>> START Excerpted passage
MEMORANDUM FINDINGS OF FACT AND OPINION
FEATHERSTON, Judge: This case was assigned pursuant to the provisions of section 7456(d) (redesignated as section 7443A(b) of the Tax Reform Act of 1986, Pub. L. 99-514, section 1556, 100 Stat. 2755) of the Code 1 and Rule 180 et seq. The Court agrees with and adopts the opinion of the Special Trial Judge, which is set forth below.
OPINION OF THE SPECIAL TRIAL JUDGE
COUVILLION, Special Trial Judge: Respondent determined the following deficiencies and additions to petitioner's Federal income taxes:
| | Additions to Tax |
| | Section | Section | Section | Section | Section |
| Year | Deficiency | 6651(a)(1) | 6653(a)(1) | 6653(a)(2) | 6654 | 6661 |
| 1982 | $ 6,620.00 | $ 828.00 | $ 331.00 | * | $ 242.00 | $ 662.00 |
| 1983 | $ 6,917.00 | $ 1,719.00 | $ 346.00 | ** | $ 419.00 | $ 692.00 |
| 1984 | $ 7,271.00 | $ 1,817.00 | $ 384.00 | *** | $ 457.00 | $ 727.00 |
After concessions by the parties, the issues for decision are: (1) Whether wages and interest received by petitioner constituted taxable income for the years at issue; (2) whether petitioner was entitled to joint filing status for the years at issue; and (3) whether petitioner is liable for the additions to tax.
FINDINGS OF FACT
Some of the facts have been stipulated and are found accordingly. The stipulation of facts and attached exhibits are incorporated herein by this reference. Petitioner was a resident of Minneapolis, Minnesota, at the time the petition was filed.
During the years in question, petitioner was married to Judith D. Olson (Judith). During these years, petitioner was employed as a bus driver by the Minneapolis Metropolitan Transit Commission (MTC), from which he earned wages of $ 24,180, $ 25,566, and $ 28,483, for 1982, 1983, and 1984, respectively. Petitioner also received $ 21 interest income from Midwest Federal Savings in 1982 and $ 22 interest income from the MTC Credit Union in 1983.
Petitioner failed to file income tax returns for 1982, 1983, and 1984. However, he conceded at trial that he filed income tax returns for 1979, 1980, and 1981. Petitioner's wife, Judith, filed timely 1982, 1983, and 1984 income tax returns on which she elected a filing status of "married individual filing separately."
Respondent determined that petitioner's wages and interest constituted taxable income and determined the deficiencies in tax and additions to tax based on petitioner's receipt of such income.
OPINION
Respondent's determination in the notice of deficiency is presumptively correct, and petitioner bears the burden of proving otherwise by a preponderance of the evidence. Welch v. Helvering,290 U.S. 111, 115 (1933); Rule 142(a).
>> END Excerpted passage
» Problem set:
A: According to the tax court opinion, what job did the petitioner hold during the years in question, and for whom?
B: Render this sentence from the tax court opinion in Spanish: "Petitioner failed to file income tax returns for 1982, 1983, and 1984."
C: Carry the tax court opinion forward from its final sentence, writing the next part of its discussion.
>> START Data listing
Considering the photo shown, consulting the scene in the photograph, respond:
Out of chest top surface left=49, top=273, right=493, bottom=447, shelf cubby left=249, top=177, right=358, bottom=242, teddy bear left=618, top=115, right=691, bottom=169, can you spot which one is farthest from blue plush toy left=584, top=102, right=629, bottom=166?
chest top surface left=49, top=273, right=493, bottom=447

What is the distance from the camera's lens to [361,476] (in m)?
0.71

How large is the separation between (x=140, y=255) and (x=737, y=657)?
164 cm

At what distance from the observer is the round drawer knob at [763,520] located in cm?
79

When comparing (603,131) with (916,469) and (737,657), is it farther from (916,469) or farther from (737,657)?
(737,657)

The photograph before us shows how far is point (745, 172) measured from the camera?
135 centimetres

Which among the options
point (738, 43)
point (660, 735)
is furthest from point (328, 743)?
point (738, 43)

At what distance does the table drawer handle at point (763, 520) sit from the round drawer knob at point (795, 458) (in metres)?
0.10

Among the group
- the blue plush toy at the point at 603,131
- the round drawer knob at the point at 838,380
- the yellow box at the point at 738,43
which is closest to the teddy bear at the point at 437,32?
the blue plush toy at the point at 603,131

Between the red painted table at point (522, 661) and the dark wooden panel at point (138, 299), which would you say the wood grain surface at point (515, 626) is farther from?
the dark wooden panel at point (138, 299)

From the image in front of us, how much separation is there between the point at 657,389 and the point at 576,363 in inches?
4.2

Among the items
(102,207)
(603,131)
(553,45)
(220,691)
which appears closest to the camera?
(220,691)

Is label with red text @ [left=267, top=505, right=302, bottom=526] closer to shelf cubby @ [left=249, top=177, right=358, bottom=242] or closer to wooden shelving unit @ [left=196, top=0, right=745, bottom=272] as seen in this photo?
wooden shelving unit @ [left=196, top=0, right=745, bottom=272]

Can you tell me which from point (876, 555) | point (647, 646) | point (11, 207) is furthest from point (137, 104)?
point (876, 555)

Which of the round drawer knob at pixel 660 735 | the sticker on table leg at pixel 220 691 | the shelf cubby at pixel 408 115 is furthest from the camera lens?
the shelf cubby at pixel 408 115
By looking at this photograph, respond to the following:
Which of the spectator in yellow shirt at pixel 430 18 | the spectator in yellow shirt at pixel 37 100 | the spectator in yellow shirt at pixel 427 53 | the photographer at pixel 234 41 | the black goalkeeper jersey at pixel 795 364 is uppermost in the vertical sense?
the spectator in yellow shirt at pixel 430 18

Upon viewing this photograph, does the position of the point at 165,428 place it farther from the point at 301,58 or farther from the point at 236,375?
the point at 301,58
>> END Data listing
» Expected outputs:
A: He was a bus driver for the Minneapolis Metropolitan Transit Commission (MTC).

B: El peticionario no presentó declaraciones del impuesto sobre la renta para 1982, 1983 y 1984.

C:
With respect to the wages and interest received by petitioner, it is well settled that section 61 encompasses all realized accessions to wealth, Commissioner v. Glenshaw Glass Co.,348 U.S. 426 (1955), including wages and interest. Section 61(a)(1) and (4). Income is defined under the Sixteenth Amendment as "gain derived from capital, from labor, or from both combined." Eisner v. Macomber,252 U.S. 189, 207 (1920). See United States v. Buras,633 F.2d 1356, 1361 (9th Cir. 1980), where the court said "'the earnings of the human brain and hand when unaided by capital' are commonly treated as income" and "the Sixteenth Amendment is broad enough to grant Congress the power to collect an income tax regardless of the source of the taxpayer's income." (Citations omitted.) Accordingly, petitioner's contention that wages and interest income are not includable in gross income is without merit. We sustain respondent's determination that petitioner was taxable on the wages and interest he earned for the years in question.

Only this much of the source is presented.